Before beginning the “computational” part of their research, I’m presuming that our students have selected some question of scientific interest, found a source of raw data, and selected a reasonable approach for data analysis.
- How do I get the data into a useful, cleaned, and correctly formatted digital file without making errors?
- Novice: type everything into an Excel spreadsheet, or open the raw data file and copy/paste into a new file
- Intermediate: do the same, but with notes on each step and saving copies of the raw and final data (or perhaps writing a small script to track actions); files are intelligently named and organized; end results are visually checked
- Expert: all file conversions automated with error checking; conversion script unit and integration tested, data files are text-based
- How do I fit this data to my model / compare the data to my theory / calculate useful descriptive data metrics, and how do I test the significance of my findings?
- Novice: open GUI (R, Stata, Excel) and type in commands to load data, run stock commands, and save results with File -> Save or copy/paste (limited to functions built into program)
- Intermediate: use small scripts for all analysis; use mostly built in libraries with some additional custom functions added, and automatically saving output as text files; OOP
- Expert: modular code; combination of multiple languages/platforms when needed; parallel processing
- How do I validate the results of Step 2?
- Novice: perhaps none, or visual inspection of results against known data from other papers, books, etc.
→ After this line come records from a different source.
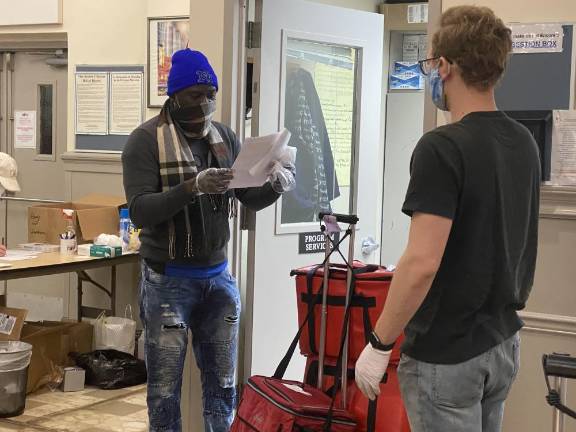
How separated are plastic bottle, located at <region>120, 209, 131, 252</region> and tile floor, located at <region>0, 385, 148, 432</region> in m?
0.84

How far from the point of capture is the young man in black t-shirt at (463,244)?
1687mm

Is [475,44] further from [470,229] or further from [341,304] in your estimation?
[341,304]

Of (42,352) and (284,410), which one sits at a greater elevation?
(284,410)

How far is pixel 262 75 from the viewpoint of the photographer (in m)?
3.56

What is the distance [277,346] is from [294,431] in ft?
3.87

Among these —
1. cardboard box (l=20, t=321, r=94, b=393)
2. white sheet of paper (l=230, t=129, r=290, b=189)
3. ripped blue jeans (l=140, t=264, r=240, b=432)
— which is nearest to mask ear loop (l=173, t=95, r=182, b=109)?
white sheet of paper (l=230, t=129, r=290, b=189)

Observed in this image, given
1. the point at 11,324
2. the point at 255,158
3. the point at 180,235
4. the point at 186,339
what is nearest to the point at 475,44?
the point at 255,158

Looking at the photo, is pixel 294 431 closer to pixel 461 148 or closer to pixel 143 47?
pixel 461 148

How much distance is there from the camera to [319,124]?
3.88 metres

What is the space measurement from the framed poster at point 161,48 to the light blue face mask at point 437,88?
11.6 feet

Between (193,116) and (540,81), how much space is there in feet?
3.77

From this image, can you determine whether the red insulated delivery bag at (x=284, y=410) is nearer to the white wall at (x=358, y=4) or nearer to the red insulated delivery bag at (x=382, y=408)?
the red insulated delivery bag at (x=382, y=408)

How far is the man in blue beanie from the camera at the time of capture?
2791 mm

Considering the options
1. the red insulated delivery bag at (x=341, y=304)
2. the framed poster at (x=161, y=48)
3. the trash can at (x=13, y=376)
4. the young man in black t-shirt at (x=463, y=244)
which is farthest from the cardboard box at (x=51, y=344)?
the young man in black t-shirt at (x=463, y=244)
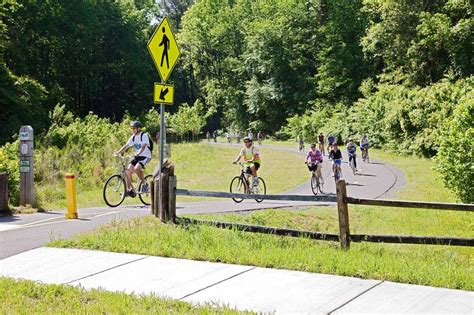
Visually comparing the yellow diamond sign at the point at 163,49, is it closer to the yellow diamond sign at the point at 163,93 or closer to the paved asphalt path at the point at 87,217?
the yellow diamond sign at the point at 163,93

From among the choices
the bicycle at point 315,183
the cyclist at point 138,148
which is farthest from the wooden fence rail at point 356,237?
the bicycle at point 315,183

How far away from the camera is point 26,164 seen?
543 inches

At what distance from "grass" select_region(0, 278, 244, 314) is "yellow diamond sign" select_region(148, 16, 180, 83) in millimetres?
4708

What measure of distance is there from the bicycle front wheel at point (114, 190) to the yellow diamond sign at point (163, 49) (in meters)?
5.20

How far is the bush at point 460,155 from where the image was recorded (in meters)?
18.2

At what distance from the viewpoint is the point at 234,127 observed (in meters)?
86.7

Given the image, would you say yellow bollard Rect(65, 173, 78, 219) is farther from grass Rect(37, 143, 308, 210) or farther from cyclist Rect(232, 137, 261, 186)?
cyclist Rect(232, 137, 261, 186)

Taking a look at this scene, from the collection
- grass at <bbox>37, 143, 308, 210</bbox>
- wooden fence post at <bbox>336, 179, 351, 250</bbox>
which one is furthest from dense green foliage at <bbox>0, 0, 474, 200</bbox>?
wooden fence post at <bbox>336, 179, 351, 250</bbox>

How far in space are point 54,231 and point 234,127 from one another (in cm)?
7639

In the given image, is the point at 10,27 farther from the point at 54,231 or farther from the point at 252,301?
the point at 252,301

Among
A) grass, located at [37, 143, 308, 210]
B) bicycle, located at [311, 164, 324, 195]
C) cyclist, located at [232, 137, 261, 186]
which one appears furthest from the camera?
bicycle, located at [311, 164, 324, 195]

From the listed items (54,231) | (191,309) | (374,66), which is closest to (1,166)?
(54,231)

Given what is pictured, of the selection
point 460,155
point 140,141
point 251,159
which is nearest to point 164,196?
point 140,141

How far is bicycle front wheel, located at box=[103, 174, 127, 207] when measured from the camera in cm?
1470
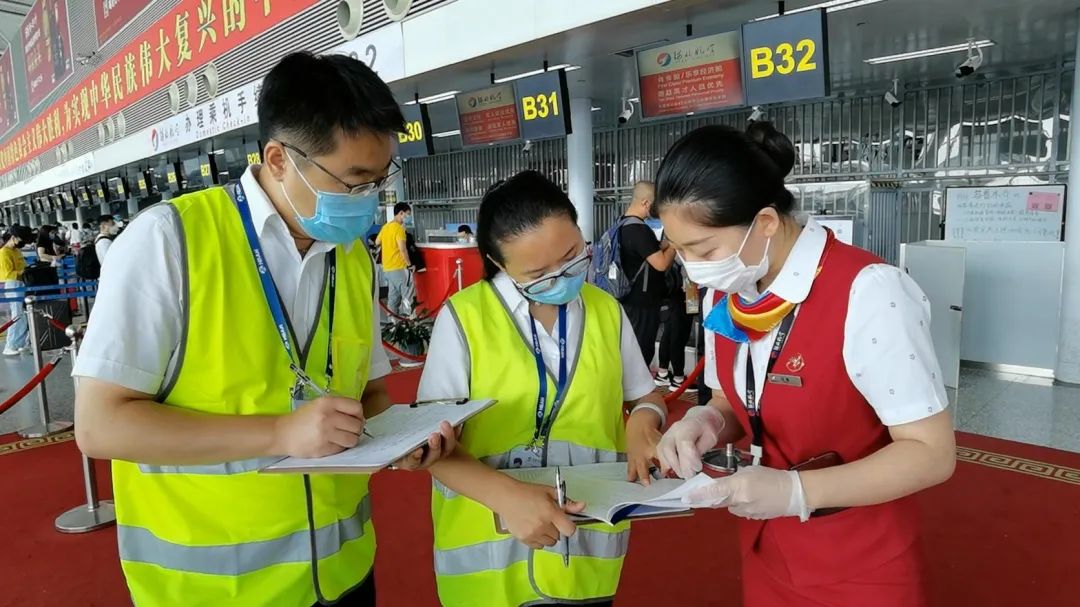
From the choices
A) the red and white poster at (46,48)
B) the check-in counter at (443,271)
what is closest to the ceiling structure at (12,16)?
the red and white poster at (46,48)

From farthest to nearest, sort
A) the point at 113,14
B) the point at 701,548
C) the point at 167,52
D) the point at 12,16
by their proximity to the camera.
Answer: the point at 12,16, the point at 113,14, the point at 167,52, the point at 701,548

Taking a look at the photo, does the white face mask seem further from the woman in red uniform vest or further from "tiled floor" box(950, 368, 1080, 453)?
"tiled floor" box(950, 368, 1080, 453)

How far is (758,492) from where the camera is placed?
3.12 feet

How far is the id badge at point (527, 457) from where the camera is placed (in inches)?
51.6

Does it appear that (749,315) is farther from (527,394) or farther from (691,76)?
(691,76)

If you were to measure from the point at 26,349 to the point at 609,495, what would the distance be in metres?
8.92

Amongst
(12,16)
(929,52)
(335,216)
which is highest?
(12,16)

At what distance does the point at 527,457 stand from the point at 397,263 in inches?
274

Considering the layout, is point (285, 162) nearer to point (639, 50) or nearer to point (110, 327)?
point (110, 327)

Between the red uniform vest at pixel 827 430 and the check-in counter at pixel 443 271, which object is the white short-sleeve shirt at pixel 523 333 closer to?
the red uniform vest at pixel 827 430

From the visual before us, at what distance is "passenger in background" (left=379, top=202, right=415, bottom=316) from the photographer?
7.98 metres

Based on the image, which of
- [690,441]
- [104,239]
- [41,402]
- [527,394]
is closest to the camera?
[690,441]

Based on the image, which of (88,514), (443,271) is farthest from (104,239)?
(88,514)

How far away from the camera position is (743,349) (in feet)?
3.84
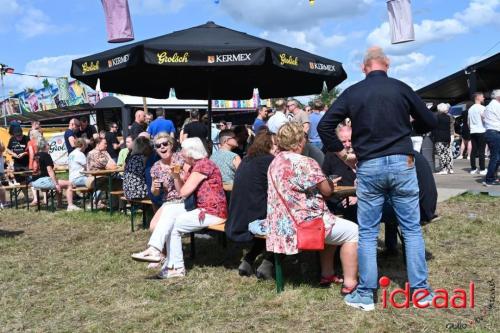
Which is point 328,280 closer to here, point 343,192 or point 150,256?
point 343,192

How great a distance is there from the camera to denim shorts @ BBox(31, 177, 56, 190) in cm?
911

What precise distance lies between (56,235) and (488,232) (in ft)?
17.7

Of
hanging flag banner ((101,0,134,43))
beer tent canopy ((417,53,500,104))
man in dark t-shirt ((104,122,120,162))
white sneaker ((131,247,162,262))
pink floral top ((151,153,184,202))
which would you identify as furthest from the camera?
beer tent canopy ((417,53,500,104))

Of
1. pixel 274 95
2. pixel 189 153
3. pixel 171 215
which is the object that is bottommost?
pixel 171 215

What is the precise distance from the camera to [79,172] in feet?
29.7

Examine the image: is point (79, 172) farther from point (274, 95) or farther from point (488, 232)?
point (488, 232)

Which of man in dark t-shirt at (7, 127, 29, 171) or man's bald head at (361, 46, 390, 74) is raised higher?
man's bald head at (361, 46, 390, 74)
- Intermediate: visual inspection; ask an expert; basic error checking within code (eg, probability distributions must sum to 1, return value of function cannot exceed 1, etc.)
- Expert: all code unit tested, test driven development; integration tests; toy data sets
- How do I record or track all of the steps that I’ve taken in my analysis up to this point?
- Novice: probably didn’t (has some missing links in the “chain of command” from raw data to final results), or took manual notes in lab notebook or digital document
- Intermediate: files are all housed in single directory (or scattered throughout HD) — every step is logged somewhere, but would not be easy to recreate results; version control, but use may not be consistent
- Expert: all source files (including drafts of eventual writeup) under version control with branches, tags, etc; all intermediate data files saved; no manual modification of files; “single button” reproducible workflow
- How do I get my results into “presentation form” — figures, tables, manuscript, etc.?
- Novice: copy back into Excel / Word doc
- Intermediate: use graphical interface or console to manually adjust figures, save to hard drive; write data tables from scripts, copy into manuscript; manual file format conversions where needed
- Expert: fully automated generation of figures and tables in appropriate digital format; automatic inclusion in manscript where useful (ie, Sweave, LaTex includes)
- How do I curate or organize all of these data and results for the future?
- Novice: none, leave everything in the folder where it was generated, maybe add a file with “notes to self” and collecte all files into one folder
- Intermediate: files given useful names and stored in central location; version control; public repos
- Expert: all files have already been stored in standard directory hierarchy (ie, src, data, doc) and named with documented conventions; reusable code stored in known locations on system; high quality docstrings, documentation (Sphinx)
Reviewing this week’s materials has also made me think more about the fact that many scientists probably don’t innately want to learn how to become good programmers (or even computational scientists) — many of them probably just want to learn enough so that they can get back to their “regular work”. For these people, it’s starting to seem to me that arguing for a reproducible workflow (ala Victoria Stodden) could be the Trojan horse that gets these techniques out into the hands of more scientists. I think it would be pretty hard for any scientist to argue that their computational work shouldn’t be reproducible, since presumably they already hold themselves to this standard in their other work.